◆ Aim of the task
Could you copy, word for word, only the lines from the one containing "What precise distance" through the last line of the records below, both included?

◆ Given data
══════════════════════════════

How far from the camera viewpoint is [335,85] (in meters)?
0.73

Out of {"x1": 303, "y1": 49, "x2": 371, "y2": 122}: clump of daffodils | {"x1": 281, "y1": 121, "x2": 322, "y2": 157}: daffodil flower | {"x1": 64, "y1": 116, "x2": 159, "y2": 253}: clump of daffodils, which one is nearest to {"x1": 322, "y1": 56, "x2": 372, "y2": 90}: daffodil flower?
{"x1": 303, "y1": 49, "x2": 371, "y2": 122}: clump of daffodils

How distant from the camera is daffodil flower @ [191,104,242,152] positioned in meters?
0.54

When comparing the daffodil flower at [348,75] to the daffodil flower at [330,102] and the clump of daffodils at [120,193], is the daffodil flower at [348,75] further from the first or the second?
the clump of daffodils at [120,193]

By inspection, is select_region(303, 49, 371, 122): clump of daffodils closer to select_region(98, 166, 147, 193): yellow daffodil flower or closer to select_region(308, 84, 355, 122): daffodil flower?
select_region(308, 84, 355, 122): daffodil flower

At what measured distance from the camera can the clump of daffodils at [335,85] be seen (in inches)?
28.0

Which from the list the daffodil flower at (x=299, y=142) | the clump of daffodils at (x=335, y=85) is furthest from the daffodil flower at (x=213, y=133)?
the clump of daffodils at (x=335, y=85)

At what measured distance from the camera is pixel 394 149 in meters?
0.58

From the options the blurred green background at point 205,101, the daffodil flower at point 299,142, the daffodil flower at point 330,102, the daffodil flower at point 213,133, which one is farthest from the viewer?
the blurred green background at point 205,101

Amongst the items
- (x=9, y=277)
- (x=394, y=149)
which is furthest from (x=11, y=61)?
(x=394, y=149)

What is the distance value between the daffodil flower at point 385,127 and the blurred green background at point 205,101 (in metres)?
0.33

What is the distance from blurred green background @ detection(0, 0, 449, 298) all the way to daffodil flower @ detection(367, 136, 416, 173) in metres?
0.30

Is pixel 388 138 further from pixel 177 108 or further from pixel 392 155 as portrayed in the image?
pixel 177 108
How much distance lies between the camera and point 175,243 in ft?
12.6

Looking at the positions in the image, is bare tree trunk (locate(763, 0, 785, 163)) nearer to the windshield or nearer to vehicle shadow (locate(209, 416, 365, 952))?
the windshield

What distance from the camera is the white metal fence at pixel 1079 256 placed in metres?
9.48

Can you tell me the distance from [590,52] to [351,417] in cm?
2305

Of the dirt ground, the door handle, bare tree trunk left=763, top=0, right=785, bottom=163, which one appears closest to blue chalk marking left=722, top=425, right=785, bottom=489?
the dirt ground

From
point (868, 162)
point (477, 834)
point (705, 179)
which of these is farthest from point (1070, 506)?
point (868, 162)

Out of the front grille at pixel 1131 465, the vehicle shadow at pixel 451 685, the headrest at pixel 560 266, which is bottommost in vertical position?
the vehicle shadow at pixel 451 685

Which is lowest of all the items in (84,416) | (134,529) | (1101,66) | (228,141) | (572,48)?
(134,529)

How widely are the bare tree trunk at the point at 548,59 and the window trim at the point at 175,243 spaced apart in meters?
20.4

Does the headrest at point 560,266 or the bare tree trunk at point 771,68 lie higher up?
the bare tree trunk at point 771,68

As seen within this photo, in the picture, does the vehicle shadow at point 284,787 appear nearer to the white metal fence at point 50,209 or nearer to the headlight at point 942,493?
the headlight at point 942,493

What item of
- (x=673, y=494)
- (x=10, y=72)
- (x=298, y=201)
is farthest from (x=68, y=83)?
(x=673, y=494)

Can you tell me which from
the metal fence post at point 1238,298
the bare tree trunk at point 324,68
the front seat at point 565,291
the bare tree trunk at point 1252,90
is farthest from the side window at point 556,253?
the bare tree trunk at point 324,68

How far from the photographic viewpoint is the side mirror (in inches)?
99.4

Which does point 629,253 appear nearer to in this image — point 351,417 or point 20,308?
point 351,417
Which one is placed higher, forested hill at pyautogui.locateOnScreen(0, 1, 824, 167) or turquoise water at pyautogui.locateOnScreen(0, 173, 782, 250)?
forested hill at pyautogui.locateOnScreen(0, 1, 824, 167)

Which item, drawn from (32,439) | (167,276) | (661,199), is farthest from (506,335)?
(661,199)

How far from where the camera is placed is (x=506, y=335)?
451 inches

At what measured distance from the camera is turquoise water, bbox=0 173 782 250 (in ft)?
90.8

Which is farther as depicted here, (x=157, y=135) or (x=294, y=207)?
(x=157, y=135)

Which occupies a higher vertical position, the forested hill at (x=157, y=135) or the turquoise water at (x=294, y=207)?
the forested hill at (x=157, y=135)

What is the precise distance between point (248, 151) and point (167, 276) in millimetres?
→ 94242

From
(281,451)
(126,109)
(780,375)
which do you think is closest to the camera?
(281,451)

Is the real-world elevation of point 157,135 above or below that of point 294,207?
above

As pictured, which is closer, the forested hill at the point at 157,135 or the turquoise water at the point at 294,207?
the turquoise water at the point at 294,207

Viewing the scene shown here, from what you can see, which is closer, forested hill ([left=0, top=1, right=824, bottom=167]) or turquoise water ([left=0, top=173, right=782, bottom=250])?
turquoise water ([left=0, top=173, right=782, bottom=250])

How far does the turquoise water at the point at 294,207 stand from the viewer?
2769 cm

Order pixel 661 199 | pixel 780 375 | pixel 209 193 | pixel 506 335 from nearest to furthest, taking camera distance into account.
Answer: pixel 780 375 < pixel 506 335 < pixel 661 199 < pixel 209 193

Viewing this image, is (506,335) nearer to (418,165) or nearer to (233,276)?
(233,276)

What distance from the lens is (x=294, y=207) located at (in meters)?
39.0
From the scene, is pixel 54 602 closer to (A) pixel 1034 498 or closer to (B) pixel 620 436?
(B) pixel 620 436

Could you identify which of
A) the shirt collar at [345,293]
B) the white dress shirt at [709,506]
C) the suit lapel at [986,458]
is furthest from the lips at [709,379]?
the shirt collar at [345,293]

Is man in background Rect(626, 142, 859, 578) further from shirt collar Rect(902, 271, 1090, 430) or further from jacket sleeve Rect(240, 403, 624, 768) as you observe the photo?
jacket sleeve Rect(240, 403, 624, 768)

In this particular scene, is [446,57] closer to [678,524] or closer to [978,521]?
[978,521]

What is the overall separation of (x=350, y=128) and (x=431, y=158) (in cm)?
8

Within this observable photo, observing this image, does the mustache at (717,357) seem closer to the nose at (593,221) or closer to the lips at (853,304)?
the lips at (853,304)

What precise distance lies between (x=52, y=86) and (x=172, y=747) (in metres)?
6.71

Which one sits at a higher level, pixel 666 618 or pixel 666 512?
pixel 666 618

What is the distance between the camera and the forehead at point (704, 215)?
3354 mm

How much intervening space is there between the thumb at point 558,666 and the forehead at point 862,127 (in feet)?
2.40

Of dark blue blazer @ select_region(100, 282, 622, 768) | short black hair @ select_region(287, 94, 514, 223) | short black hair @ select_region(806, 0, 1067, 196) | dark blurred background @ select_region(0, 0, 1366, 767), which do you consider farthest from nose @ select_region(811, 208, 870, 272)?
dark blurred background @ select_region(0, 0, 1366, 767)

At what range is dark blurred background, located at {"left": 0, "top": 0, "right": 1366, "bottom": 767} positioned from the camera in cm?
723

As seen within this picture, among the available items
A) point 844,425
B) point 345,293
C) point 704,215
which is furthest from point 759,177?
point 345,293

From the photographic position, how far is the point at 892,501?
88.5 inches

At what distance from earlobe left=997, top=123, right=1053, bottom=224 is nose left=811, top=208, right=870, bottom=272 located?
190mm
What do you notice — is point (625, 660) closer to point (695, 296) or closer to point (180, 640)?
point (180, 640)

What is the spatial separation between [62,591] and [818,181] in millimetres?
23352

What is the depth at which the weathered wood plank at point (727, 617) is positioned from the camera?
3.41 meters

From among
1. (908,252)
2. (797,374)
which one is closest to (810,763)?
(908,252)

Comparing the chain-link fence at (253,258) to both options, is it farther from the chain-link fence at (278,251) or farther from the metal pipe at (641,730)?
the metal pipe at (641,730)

══════════════════════════════

◆ Task output
What precise distance lies between (x=52, y=86) and (x=172, y=747) (in metres)?
6.71

Which one sits at a higher level, pixel 666 618 or pixel 666 512?
pixel 666 618

What is the distance between the camera and the forehead at point (704, 215)?
3354 mm

How much intervening space is there between the thumb at point 558,666 and the forehead at point 862,127 (in feet)?
2.40

Of dark blue blazer @ select_region(100, 282, 622, 768) | short black hair @ select_region(287, 94, 514, 223) | short black hair @ select_region(806, 0, 1067, 196) | dark blurred background @ select_region(0, 0, 1366, 767), which do you consider farthest from nose @ select_region(811, 208, 870, 272)?
dark blurred background @ select_region(0, 0, 1366, 767)

At what range is dark blurred background, located at {"left": 0, "top": 0, "right": 1366, "bottom": 767} positioned from the camera in cm?
723

As seen within this picture, among the available items
A) point 844,425
B) point 345,293
C) point 704,215
which is furthest from point 759,177?
point 345,293

From the photographic position, how far is the point at 892,501?
88.5 inches

At what distance from earlobe left=997, top=123, right=1053, bottom=224 is nose left=811, top=208, right=870, bottom=272 located?
190mm
What do you notice — is point (625, 660) closer to point (695, 296) or closer to point (180, 640)?
point (180, 640)

What is the spatial separation between [62,591] and [818,181] in millimetres?
23352

What is the depth at which the weathered wood plank at point (727, 617) is positioned from the camera?
3.41 meters

From among
1. (908,252)
2. (797,374)
which one is closest to (810,763)?
(908,252)

Comparing the chain-link fence at (253,258) to both options, is it farther from the chain-link fence at (278,251) or farther from the metal pipe at (641,730)?
the metal pipe at (641,730)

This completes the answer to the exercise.